TASK — Copy the records from the line with "this 1288×924 image." to the line with "crashed brown car [260, 236, 748, 478]", substituting "classifier" for "detector" and leaving everything else unchanged. Omit the pictures.

RECORDS TO USE —
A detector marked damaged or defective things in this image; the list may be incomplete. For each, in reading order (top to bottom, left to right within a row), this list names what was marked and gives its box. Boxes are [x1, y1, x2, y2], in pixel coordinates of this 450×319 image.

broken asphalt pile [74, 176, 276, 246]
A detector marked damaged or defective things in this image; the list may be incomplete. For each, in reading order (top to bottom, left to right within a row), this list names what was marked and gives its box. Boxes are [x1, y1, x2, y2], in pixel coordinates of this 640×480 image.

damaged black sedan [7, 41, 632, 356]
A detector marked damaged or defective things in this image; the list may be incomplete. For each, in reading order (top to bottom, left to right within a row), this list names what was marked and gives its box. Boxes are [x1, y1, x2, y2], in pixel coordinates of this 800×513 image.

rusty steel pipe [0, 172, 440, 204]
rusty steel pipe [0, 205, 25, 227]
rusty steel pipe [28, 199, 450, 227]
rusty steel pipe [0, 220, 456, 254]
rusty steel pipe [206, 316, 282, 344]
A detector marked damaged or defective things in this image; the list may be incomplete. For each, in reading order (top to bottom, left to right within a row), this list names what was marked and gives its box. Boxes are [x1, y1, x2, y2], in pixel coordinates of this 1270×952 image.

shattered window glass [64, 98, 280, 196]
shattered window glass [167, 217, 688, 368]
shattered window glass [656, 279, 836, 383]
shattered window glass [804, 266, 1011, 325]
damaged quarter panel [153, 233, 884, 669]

---

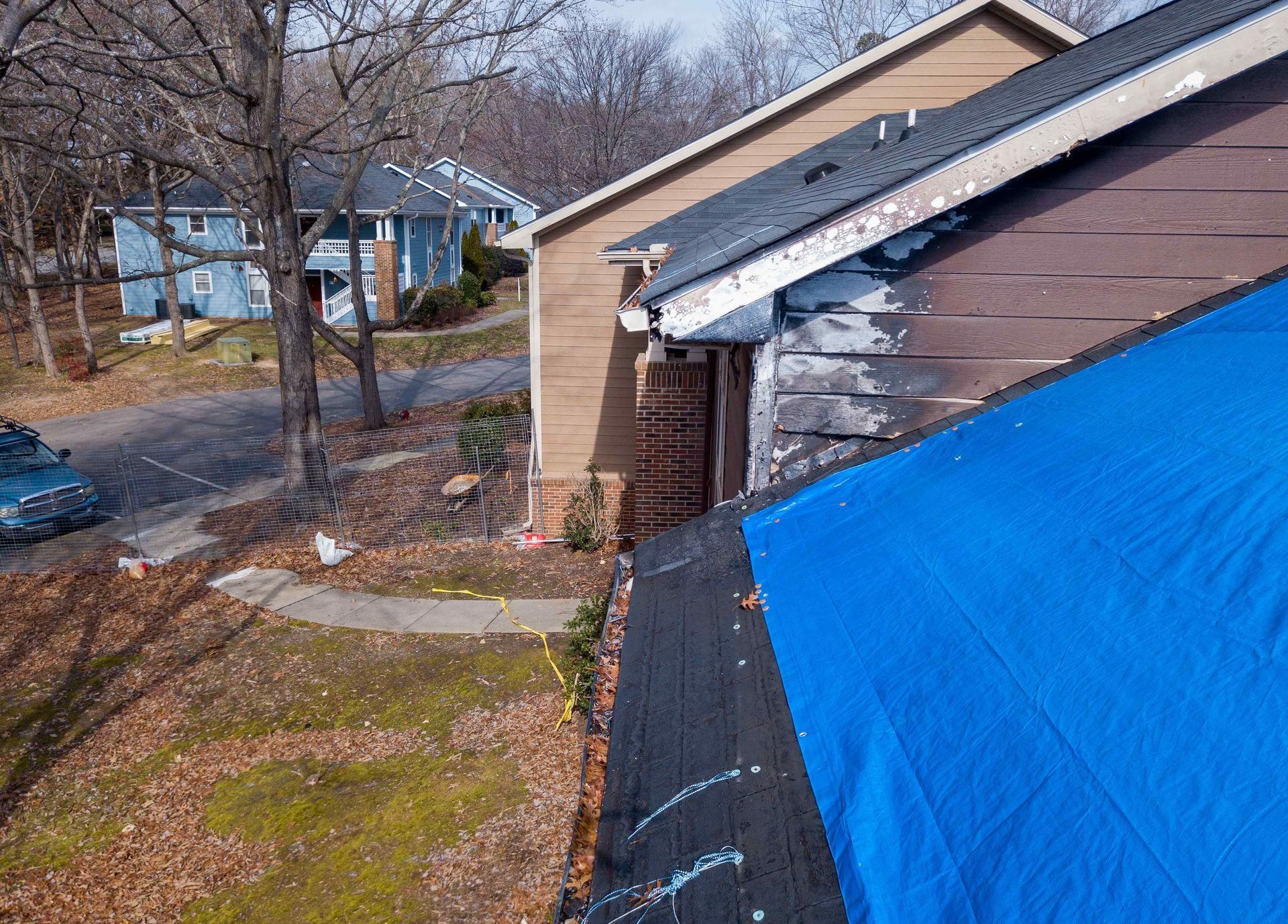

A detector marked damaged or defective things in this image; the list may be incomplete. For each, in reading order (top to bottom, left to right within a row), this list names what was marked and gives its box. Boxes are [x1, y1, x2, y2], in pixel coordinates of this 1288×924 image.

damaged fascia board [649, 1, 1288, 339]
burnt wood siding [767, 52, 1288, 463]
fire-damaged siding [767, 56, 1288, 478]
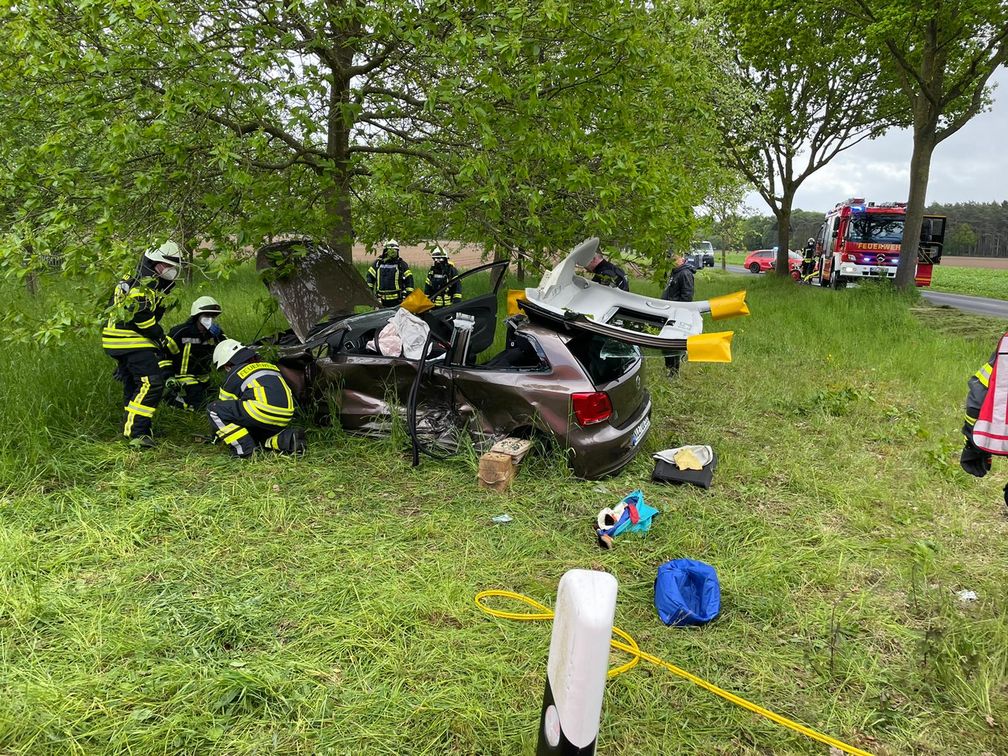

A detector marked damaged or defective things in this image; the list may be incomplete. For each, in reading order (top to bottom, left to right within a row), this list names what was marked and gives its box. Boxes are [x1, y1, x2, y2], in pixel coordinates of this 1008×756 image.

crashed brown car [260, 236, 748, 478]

RIGHT ANSWER —
A classifier marked damaged or defective things in this image; the list may be incomplete. For each, in reading order (top to bottom, left to right within a row), this list names what was marked and gives its box. Boxes are [x1, y1, x2, y2], in pixel coordinates of this 1288×924 image.

damaged fascia board [649, 1, 1288, 339]
burnt wood siding [767, 52, 1288, 463]
fire-damaged siding [767, 56, 1288, 478]

A classifier marked damaged or defective things in this image; the list may be incomplete. For each, in reading order (top to bottom, left to right within a row), this list names what was marked and gives its box. Boxes are [x1, y1, x2, y2], in pixel coordinates of this 1008×756 image.

crashed brown car [260, 236, 748, 478]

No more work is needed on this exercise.